In the wake of Sept 11, the spook industry has never had it so good. Now, more than ever, practically every hack writer, tabloid journalist, psedo-social scientist and self-proclaimed security 'expert' can write and publish anything and get away with it, provided that their works have the subtitle 'terror network' added on the cover.
In time, we are bound to be treated with the 'al-Qaeda cookbook' and the 'Osama bin Laden do-it-yourself Jihadi kit'. For now, however, we will have to make do with books about international terror networks and transnational subversive movements instead.
So much nonsense has been written about Osama bin Laden and the al-Qaeda that one would have thought that we would all be suffering from 'Osama fatigue' by now. So when the security expert, consultant to the US Congress and Australian Parliament, and principal investigator for the United Nations' Terrorism Prevention Branch Rohan Gunaratna came out with his latest offering 'Inside al-Qaeda: Global Network of Terror'(1), many scholars of international politics and security studies were hoping for an antidote to all the twaddle they had been fed so far. We were, sadly, disappointed.
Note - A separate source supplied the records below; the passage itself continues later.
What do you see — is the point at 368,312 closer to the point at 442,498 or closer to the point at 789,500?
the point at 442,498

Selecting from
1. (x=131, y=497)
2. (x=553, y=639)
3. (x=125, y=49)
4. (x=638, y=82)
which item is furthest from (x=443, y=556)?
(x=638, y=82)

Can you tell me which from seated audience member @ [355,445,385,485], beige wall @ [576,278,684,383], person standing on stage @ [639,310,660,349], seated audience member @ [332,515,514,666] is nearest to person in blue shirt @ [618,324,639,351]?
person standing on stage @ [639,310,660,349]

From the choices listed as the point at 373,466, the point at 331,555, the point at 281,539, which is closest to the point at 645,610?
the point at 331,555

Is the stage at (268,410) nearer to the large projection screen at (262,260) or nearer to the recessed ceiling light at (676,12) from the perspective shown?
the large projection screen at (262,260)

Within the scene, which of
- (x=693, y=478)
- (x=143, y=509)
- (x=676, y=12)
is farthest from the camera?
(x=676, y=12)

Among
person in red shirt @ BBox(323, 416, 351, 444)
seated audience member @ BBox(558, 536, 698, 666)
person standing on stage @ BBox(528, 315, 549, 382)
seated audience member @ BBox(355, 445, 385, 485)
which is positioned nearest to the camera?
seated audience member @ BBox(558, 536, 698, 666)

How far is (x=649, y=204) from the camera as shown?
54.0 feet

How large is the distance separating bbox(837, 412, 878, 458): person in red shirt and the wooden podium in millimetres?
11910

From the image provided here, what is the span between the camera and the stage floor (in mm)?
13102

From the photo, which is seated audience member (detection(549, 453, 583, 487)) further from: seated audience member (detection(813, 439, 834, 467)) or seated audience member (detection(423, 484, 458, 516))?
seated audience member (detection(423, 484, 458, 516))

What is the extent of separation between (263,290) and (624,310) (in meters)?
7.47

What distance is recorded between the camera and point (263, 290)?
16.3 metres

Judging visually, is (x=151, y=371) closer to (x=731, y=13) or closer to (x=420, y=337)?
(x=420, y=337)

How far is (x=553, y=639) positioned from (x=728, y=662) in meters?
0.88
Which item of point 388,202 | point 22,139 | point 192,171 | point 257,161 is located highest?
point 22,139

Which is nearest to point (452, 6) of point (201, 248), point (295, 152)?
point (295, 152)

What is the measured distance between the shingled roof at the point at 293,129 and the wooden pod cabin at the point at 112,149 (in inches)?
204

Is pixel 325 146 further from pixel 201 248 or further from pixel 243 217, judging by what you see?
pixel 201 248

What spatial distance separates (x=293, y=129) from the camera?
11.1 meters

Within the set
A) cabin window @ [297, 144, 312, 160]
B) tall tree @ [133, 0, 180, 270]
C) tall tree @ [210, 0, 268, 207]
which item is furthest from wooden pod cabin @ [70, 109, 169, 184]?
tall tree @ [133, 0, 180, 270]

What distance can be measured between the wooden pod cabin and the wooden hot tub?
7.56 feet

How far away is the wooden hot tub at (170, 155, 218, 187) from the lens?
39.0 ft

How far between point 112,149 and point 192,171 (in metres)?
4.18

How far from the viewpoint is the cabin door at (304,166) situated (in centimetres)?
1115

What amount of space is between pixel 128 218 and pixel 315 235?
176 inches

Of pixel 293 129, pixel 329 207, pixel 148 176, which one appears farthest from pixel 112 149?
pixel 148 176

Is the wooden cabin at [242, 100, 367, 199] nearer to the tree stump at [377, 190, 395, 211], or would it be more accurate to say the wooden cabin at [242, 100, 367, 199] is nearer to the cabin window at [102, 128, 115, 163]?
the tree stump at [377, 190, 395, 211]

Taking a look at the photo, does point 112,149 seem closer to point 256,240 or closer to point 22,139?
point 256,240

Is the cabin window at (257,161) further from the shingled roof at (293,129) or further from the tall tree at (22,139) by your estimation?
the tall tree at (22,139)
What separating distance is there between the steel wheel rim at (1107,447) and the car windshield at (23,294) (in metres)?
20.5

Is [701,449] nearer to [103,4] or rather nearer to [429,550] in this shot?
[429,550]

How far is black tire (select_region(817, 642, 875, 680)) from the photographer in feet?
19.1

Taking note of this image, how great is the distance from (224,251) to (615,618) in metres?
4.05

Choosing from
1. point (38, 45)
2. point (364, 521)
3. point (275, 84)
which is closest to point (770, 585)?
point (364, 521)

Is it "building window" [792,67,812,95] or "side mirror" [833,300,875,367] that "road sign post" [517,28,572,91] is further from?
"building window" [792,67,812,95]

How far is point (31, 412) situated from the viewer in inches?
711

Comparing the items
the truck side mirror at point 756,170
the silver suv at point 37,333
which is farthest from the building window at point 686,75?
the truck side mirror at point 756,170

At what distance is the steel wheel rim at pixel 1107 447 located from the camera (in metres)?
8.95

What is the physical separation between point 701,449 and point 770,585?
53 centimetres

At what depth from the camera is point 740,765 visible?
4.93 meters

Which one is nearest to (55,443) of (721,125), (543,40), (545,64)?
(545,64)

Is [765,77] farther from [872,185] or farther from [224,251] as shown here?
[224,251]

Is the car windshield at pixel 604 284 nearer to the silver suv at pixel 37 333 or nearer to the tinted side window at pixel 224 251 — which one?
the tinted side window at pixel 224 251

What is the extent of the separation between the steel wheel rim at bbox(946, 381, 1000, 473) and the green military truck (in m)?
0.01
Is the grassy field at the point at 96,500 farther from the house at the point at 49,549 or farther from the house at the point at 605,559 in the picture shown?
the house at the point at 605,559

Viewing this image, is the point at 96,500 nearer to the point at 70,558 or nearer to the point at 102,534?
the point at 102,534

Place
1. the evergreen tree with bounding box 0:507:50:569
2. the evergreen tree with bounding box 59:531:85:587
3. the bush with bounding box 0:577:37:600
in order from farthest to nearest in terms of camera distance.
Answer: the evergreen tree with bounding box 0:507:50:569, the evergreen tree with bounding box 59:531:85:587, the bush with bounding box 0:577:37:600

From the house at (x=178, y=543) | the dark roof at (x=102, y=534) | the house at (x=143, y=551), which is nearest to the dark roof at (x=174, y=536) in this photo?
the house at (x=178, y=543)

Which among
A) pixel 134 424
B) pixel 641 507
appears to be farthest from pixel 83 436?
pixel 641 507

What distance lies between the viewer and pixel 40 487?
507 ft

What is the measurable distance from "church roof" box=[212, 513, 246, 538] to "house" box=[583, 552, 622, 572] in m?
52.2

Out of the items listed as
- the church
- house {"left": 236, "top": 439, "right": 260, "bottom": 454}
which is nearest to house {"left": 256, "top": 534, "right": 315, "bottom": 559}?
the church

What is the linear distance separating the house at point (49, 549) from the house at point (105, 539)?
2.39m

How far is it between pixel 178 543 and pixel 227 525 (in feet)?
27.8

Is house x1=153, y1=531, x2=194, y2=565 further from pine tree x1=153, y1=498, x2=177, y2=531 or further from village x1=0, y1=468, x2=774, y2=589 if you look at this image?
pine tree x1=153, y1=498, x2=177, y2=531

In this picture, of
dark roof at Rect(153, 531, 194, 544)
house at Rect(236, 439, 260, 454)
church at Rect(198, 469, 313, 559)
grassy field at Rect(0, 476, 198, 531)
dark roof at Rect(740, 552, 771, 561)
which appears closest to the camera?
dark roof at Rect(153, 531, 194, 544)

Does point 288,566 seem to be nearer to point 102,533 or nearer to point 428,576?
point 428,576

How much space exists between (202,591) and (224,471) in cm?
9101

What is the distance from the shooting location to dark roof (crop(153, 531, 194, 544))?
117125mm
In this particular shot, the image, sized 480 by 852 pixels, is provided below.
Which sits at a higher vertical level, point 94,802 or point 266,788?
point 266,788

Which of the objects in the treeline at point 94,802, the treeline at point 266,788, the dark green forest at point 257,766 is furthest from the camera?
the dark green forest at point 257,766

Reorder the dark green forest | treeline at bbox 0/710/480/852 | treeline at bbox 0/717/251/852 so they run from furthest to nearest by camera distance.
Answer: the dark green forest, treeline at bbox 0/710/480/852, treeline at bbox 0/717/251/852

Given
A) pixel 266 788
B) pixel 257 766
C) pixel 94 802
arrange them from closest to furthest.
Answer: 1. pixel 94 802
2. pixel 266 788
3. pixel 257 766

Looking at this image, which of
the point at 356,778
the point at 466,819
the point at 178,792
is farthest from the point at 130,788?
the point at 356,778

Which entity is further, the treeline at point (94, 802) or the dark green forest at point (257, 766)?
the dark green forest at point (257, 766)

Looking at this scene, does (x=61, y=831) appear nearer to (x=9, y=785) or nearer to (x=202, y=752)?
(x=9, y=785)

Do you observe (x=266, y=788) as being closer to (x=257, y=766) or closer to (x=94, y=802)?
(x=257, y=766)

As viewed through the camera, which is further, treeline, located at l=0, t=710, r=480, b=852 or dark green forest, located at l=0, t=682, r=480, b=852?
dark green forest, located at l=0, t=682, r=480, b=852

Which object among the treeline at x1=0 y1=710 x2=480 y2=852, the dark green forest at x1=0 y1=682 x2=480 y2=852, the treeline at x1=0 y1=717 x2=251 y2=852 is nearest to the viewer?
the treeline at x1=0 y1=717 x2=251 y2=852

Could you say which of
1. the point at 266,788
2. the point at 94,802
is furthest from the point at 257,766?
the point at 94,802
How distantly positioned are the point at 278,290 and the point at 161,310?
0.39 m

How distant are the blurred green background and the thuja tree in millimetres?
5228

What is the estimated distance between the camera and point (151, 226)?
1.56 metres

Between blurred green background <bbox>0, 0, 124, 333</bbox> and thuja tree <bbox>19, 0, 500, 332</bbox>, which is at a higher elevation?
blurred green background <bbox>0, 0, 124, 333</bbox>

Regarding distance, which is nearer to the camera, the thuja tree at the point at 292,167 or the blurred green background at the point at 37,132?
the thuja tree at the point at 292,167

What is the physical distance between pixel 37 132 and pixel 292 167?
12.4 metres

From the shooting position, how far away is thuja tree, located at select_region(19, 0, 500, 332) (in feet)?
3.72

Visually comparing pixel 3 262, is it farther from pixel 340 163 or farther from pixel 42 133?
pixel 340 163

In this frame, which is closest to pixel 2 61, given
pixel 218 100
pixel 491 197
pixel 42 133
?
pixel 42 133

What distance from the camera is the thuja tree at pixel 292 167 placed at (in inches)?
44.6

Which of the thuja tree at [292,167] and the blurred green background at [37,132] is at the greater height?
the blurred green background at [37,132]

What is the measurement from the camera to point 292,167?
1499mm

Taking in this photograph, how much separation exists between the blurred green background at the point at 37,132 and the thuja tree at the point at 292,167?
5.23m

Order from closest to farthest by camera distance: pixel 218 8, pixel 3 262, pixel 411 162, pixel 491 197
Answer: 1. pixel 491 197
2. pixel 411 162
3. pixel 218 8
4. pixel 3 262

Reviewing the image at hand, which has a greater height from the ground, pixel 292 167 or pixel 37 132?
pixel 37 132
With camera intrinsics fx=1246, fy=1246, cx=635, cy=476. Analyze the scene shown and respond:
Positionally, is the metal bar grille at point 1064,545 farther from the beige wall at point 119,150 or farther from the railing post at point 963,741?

Having said that, it would be unfair to state that everything Gunaratna has said in the book is inaccurate or off the mark. In fact, the earlier chapters in the book show that he has clearly conducted some extensive and in-depth analysis into the al-Qaeda al-Sulbah (The Solid Base) organisation that was first formed by the Palestinian-Jordanian activist Sheikh Abdullah Azzam in the 1980s.